● WORK INSTRUCTION 1: In the text below about cannabis sales in Denver, rewrite the paragraph beginning "That customers could still shop" as a short bulleted list that keeps its main facts.
● WORK INSTRUCTION 2: Using the text below about cannabis sales in Denver, state whether each claim agrees with it. Answer yes or no for (a) Verde Natural's March revenue rose above the previous month's, (b) online and phone cannabis sales were legal before COVID-19, and (c) Verde Natural sold 10 pre-rolled joints for $50, quoting the deciding words for each.
● WORK INSTRUCTION 3: From the text below about cannabis sales in Denver, extract everything from "That customers could" down to "and social distancing.", word for word.

● EXCERPTED TEXT:
"""
That was a relief for people like Christopher York, the general manager of retail operations at Denver’s Verde Natural marijuana dispensary. “During the initial lockdown, we were incredibly stressed out here,” he says, “but our revenue and traffic shot through the roof.” In March—as people prepared to hunker down for the foreseeable future and stocked up on, um, necessities—Verde Natural’s revenue was 50 percent higher than the previous month. “We had lines around the block…people were bulk buying,” York says.
Most customers, York explains, have been opting for stress-relieving strains, like CBD-laced products, “exponentially” more frequently than before the pandemic. Verde Natural also addressed the fact that puff-puff-pass practices had become potentially lethal by offering 10 pre-rolled joints for $50—which he says they took a hit on—to encourage users to smoke personal joints instead of sharing.
That customers could still shop—and dispensaries could enjoy sky-high sales—might have been in part due to emergency regulations that Colorado’s Marijuana Enforcement Division (MED) released in March in order to help dispensary owners cater to customers while also staying safe. Online and phone sales, which pre-COVID-19 were illegal, were approved—and encouraged—in order to cut down on the time shoppers spent in stores. Additionally, the MED authorized curbside pick-up, further decreasing the exposure risk for both employees and customers. The emergency rules also emphasized that cannabis businesses had to adhere to the state’s public health regulations, such as required mask-wearing and social distancing.
"""
● MATERIAL PROVIDED:
"""
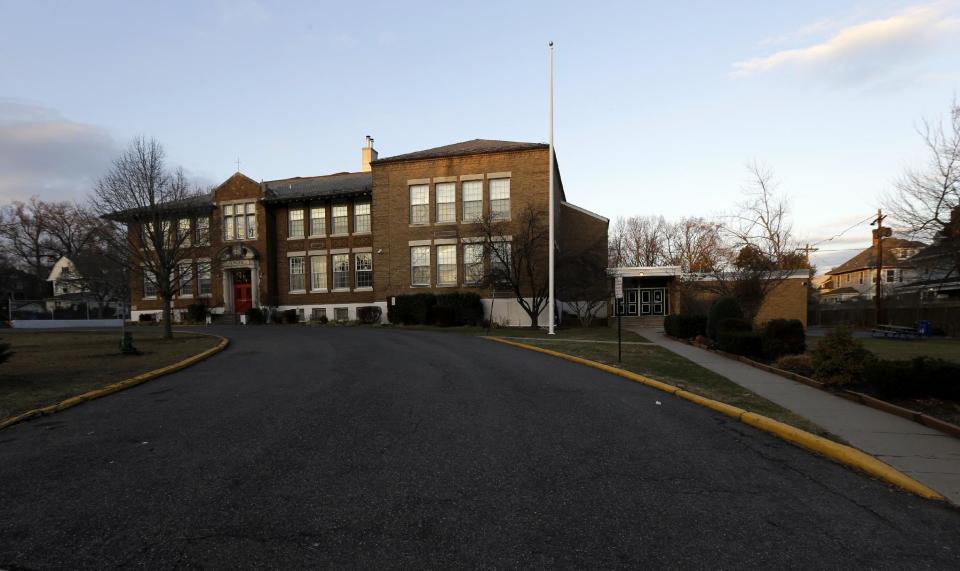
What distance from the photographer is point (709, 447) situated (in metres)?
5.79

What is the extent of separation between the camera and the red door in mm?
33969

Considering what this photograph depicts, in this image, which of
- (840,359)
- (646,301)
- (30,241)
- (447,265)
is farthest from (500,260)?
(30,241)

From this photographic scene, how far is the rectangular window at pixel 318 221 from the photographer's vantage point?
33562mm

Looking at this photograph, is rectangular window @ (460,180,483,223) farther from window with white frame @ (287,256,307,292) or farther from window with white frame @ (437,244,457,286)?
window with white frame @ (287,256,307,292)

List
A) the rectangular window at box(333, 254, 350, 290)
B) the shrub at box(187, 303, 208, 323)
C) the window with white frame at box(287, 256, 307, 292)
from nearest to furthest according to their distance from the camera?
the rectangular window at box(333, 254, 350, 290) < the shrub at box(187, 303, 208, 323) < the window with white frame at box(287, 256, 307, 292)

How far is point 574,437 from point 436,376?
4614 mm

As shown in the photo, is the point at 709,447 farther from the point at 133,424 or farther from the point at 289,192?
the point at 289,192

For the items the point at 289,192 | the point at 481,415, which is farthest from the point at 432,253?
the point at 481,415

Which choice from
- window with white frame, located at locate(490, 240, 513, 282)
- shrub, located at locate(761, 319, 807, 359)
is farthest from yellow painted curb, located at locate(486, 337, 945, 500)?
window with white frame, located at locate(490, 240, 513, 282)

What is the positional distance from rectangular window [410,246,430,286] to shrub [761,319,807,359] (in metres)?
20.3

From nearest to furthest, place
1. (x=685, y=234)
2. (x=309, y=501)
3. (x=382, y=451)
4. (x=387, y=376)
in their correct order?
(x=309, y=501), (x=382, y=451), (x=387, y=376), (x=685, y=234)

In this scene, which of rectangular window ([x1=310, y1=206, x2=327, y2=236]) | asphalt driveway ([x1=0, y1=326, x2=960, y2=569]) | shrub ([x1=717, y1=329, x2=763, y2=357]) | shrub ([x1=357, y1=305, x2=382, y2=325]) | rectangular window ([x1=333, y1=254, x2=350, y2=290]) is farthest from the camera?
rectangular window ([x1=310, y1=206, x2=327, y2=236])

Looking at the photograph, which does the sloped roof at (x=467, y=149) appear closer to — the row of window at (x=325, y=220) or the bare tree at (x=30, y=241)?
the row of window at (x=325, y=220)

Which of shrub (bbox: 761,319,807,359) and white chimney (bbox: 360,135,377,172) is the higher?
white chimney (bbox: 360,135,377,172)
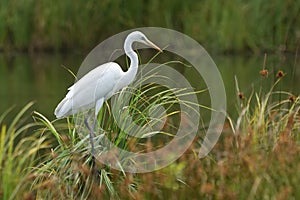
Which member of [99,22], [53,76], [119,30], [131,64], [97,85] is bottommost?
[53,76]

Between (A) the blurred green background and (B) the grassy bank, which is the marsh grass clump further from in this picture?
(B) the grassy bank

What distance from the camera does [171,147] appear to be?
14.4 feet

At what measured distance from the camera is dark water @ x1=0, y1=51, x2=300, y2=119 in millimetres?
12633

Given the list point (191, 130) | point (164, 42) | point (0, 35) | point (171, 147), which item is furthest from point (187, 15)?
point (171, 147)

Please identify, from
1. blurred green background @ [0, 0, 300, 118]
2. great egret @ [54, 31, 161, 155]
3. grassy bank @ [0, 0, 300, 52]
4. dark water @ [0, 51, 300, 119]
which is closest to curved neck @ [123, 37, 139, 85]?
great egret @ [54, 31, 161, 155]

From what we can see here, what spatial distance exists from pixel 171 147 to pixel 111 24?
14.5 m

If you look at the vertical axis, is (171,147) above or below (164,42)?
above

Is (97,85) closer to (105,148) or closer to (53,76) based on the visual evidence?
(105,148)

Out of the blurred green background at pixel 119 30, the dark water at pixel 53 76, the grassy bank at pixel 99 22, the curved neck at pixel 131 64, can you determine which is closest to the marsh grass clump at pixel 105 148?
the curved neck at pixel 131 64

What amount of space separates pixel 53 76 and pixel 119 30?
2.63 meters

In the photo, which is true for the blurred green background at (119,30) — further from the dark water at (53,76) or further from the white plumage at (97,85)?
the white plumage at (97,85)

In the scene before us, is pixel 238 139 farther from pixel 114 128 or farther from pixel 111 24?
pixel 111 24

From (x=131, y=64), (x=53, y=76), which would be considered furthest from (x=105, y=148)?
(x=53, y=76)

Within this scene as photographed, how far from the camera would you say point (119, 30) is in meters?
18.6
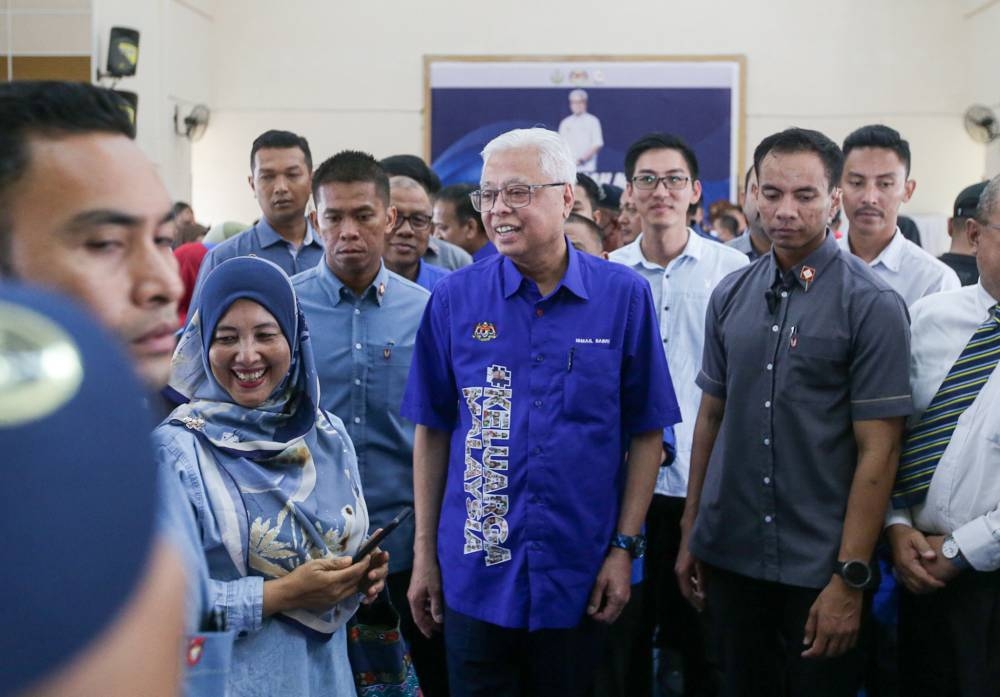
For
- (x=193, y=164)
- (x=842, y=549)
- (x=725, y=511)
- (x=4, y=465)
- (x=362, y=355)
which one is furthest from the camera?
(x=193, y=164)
"""
"""
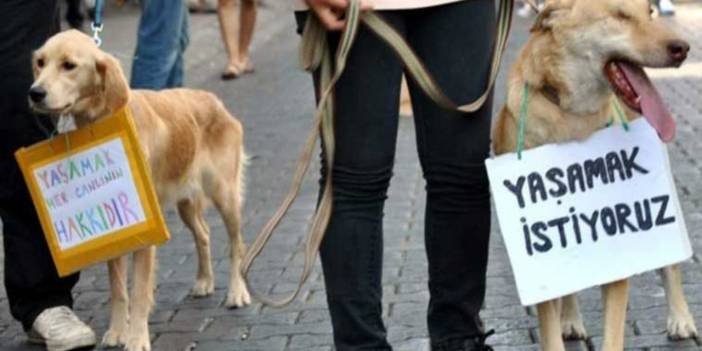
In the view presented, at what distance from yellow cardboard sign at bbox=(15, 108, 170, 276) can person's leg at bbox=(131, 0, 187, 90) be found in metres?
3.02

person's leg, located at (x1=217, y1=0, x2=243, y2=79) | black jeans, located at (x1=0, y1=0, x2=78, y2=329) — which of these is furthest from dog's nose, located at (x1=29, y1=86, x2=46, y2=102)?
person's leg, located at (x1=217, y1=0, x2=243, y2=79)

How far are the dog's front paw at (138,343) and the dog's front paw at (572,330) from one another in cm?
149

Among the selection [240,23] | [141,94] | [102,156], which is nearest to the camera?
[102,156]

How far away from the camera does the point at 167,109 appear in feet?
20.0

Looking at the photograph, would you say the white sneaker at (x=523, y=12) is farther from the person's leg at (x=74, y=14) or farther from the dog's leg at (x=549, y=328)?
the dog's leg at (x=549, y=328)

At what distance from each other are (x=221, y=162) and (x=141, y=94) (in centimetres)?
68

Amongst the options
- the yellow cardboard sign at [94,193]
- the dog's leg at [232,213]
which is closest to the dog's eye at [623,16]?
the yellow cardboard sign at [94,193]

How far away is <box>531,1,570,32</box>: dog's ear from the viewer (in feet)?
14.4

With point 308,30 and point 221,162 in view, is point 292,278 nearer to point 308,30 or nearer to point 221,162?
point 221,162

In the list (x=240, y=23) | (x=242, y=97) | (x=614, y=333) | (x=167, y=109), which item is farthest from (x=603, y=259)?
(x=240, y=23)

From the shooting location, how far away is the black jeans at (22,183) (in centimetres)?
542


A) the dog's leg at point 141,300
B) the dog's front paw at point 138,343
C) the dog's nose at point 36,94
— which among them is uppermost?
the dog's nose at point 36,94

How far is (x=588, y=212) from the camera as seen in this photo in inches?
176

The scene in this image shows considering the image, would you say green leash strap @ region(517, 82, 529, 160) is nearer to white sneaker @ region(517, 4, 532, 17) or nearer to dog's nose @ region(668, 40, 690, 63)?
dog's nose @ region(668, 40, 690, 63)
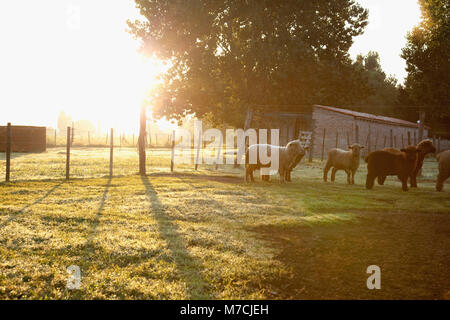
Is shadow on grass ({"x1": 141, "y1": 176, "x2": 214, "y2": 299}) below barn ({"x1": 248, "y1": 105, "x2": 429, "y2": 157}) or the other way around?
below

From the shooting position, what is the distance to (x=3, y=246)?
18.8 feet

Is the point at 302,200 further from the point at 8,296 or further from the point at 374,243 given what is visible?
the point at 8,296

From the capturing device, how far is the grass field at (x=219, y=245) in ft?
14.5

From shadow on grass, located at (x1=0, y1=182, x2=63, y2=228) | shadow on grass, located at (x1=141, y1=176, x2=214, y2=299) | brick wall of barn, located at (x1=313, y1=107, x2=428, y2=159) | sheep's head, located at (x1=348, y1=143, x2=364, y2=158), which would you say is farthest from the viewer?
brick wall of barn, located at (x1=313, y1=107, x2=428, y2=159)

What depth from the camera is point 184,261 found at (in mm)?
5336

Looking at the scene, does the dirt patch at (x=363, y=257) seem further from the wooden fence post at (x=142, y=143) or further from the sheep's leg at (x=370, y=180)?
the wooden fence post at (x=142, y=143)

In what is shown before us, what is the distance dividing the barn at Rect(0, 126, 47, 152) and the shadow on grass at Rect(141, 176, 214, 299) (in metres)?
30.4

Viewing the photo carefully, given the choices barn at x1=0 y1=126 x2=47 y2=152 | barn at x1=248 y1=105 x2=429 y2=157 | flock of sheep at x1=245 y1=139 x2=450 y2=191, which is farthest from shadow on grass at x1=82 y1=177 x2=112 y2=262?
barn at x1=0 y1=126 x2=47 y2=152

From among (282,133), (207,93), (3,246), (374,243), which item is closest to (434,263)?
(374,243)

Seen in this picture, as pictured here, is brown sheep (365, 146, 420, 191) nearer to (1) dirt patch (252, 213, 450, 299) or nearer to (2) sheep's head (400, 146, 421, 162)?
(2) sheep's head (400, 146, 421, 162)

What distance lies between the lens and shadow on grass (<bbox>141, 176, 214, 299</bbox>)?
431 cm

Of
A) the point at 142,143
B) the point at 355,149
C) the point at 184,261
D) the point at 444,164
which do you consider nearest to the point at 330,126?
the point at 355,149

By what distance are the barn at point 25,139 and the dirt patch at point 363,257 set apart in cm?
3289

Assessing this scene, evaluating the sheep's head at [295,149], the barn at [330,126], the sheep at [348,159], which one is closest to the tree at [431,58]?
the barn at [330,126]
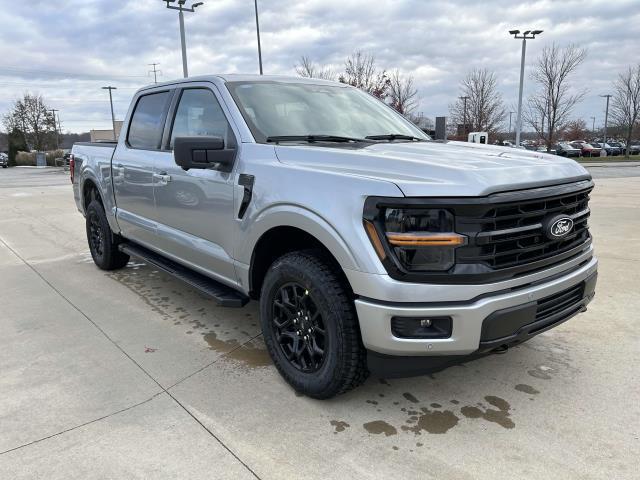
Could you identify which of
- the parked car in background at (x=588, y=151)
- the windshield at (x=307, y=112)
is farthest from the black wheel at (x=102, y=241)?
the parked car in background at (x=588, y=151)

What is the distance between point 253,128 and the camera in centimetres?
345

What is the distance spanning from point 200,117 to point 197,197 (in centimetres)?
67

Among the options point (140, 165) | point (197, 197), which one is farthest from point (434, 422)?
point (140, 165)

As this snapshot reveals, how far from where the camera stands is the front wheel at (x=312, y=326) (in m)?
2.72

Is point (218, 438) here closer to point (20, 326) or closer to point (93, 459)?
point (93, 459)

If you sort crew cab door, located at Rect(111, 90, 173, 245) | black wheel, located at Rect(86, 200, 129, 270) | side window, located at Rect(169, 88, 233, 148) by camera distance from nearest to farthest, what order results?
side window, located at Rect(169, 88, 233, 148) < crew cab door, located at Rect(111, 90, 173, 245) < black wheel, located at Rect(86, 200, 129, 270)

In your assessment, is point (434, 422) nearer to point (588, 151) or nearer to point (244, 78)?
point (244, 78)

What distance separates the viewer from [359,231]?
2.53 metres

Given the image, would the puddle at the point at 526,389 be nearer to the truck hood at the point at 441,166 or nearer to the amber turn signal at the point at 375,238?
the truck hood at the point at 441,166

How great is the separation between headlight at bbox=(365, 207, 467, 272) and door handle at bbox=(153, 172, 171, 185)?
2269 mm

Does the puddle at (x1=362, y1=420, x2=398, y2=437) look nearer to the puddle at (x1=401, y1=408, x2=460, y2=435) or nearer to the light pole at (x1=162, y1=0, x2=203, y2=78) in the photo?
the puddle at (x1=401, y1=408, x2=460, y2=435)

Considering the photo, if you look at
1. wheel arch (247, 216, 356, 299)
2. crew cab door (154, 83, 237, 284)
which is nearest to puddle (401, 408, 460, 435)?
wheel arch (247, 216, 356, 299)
"""
● RESPONSE AREA 1:
- Colorado's Marijuana Enforcement Division (MED) issued emergency regulations in March so dispensaries could serve customers safely, which may partly explain why customers could still shop and sales stayed high.
- Online and phone sales, illegal before COVID-19, were approved and encouraged to reduce time spent in stores.
- Curbside pick-up was authorized, lowering exposure risk for employees and customers.
- Cannabis businesses had to follow state public health rules, such as mask-wearing and social distancing.

● RESPONSE AREA 2:
(a) Yes: "Verde Natural’s revenue was 50 percent higher than the previous month"
(b) No: "Online and phone sales, which pre-COVID-19 were illegal, were approved"
(c) Yes: "offering 10 pre-rolled joints for $50"

● RESPONSE AREA 3:
That customers could still shop—and dispensaries could enjoy sky-high sales—might have been in part due to emergency regulations that Colorado’s Marijuana Enforcement Division (MED) released in March in order to help dispensary owners cater to customers while also staying safe. Online and phone sales, which pre-COVID-19 were illegal, were approved—and encouraged—in order to cut down on the time shoppers spent in stores. Additionally, the MED authorized curbside pick-up, further decreasing the exposure risk for both employees and customers. The emergency rules also emphasized that cannabis businesses had to adhere to the state’s public health regulations, such as required mask-wearing and social distancing.